▸ Kutipan Teks
"""

Logo

berdikari BERITA LAMPUNG

Selasa, 14 Januari 2025

Sistem Kontrak Bisa Jadi Solusi Stabilkan Harga Singkong

Oleh ADMIN

Berita
Ahmad Suryanto, Widyaiswara Balai Pelatihan Pertanian Lampung. Foto: Ist

Berdikari.co, Bandar Lampung - Harga singkong yang terus bergejolak di Provinsi Lampung memicu keresahan di kalangan petani.  dan pabrikan. Ketidakseimbangan dalam kemitraan antara kedua belah pihak menjadi pemicu utama persoalan ini. Untuk mengatasi polemik tersebut, penerapan sistem kontrak atau contract farming dinilai sebagai solusi yang menjanjikan.

Pendapat ini disampaikan oleh Ahmad Suryanto, Widyaiswara Balai Pelatihan Pertanian Lampung. Ahmad menegaskan pentingnya hubungan kemitraan yang setara antara petani dan pabrikan untuk memastikan stabilitas harga singkong.

"Selama ini petani dan pengusaha berjalan sendiri-sendiri. Tidak ada titik temu yang jelas. Jika ingin harga yang stabil dan menguntungkan kedua belah pihak harus ada kemitraan yang setara," kata Ahmad, Senin (13/1/2025).

Ahmad mengungkapkan, satu penyebab rendahnya harga singkong adalah mutu hasil panen yang belum sesuai dengan standar pabrikan. Banyak petani yang memanen singkong muda, sekitar usia 5 bulan, yang memiliki kadar pati rendah. Hal ini membuat pabrikan tidak bersedia membeli dengan harga tinggi. 

"Petani biasa panen muda, 5 bulan sudah panen, patinya rendah. Bagaimana pabrik bisa beli mahal, " kata Ahmad.

Namun, ia juga menyoroti adanya oknum yang membeli singkong berkualitas baik yang harganya sama dengan singkong berkualitas rendah. Sehingga merugikan petani yang telah berusaha menghasilkan singkong berkualitas.

"""

▸ Tugas A
Tolong tulis ulang bagian artikel harga singkong dari "Pendapat ini disampaikan" sampai "stabilitas harga singkong.", dengan mengganti "pabrikan" menjadi "industri".
▸ Tugas B
Menurut artikel harga singkong, pada usia berapa banyak petani memanen singkong muda?

▸ Data Hasil Ekstraksi
"""

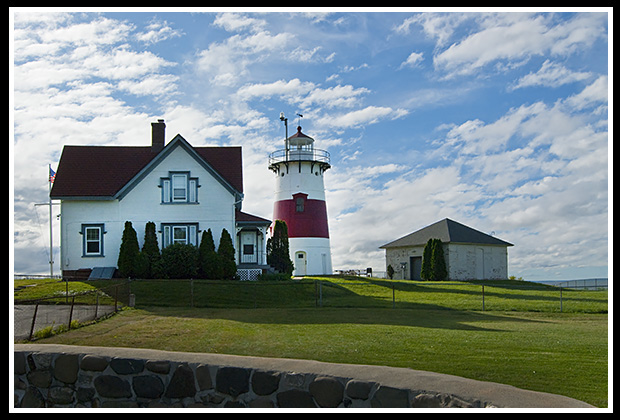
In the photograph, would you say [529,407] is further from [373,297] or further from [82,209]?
[82,209]

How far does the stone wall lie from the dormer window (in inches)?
916

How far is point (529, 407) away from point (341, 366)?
2.32m

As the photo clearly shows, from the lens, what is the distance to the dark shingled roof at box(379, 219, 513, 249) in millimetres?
44344

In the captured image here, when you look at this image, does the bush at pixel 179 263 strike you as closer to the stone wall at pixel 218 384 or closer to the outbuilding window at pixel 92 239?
the outbuilding window at pixel 92 239

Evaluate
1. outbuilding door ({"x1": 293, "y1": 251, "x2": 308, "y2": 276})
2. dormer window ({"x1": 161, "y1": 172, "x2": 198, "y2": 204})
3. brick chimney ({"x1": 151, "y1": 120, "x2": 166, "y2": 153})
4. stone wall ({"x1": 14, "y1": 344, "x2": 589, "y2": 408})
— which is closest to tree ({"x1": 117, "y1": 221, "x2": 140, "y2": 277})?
dormer window ({"x1": 161, "y1": 172, "x2": 198, "y2": 204})

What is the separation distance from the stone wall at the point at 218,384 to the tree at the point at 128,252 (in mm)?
21148

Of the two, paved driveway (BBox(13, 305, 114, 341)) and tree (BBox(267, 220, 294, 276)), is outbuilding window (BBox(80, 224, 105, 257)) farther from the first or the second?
paved driveway (BBox(13, 305, 114, 341))

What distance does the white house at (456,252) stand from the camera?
4366 cm

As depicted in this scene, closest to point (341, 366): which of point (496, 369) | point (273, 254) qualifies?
point (496, 369)

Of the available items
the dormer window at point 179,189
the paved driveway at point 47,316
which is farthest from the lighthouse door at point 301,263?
the paved driveway at point 47,316

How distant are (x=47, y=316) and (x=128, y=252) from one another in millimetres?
15148

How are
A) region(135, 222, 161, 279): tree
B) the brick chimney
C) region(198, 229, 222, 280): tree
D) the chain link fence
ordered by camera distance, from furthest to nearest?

"""

▸ Jawaban yang Diharapkan A
Pendapat ini disampaikan oleh Ahmad Suryanto, Widyaiswara Balai Pelatihan Pertanian Lampung. Ahmad menegaskan pentingnya hubungan kemitraan yang setara antara petani dan industri untuk memastikan stabilitas harga singkong.

▸ Jawaban yang Diharapkan B
Sekitar usia 5 bulan.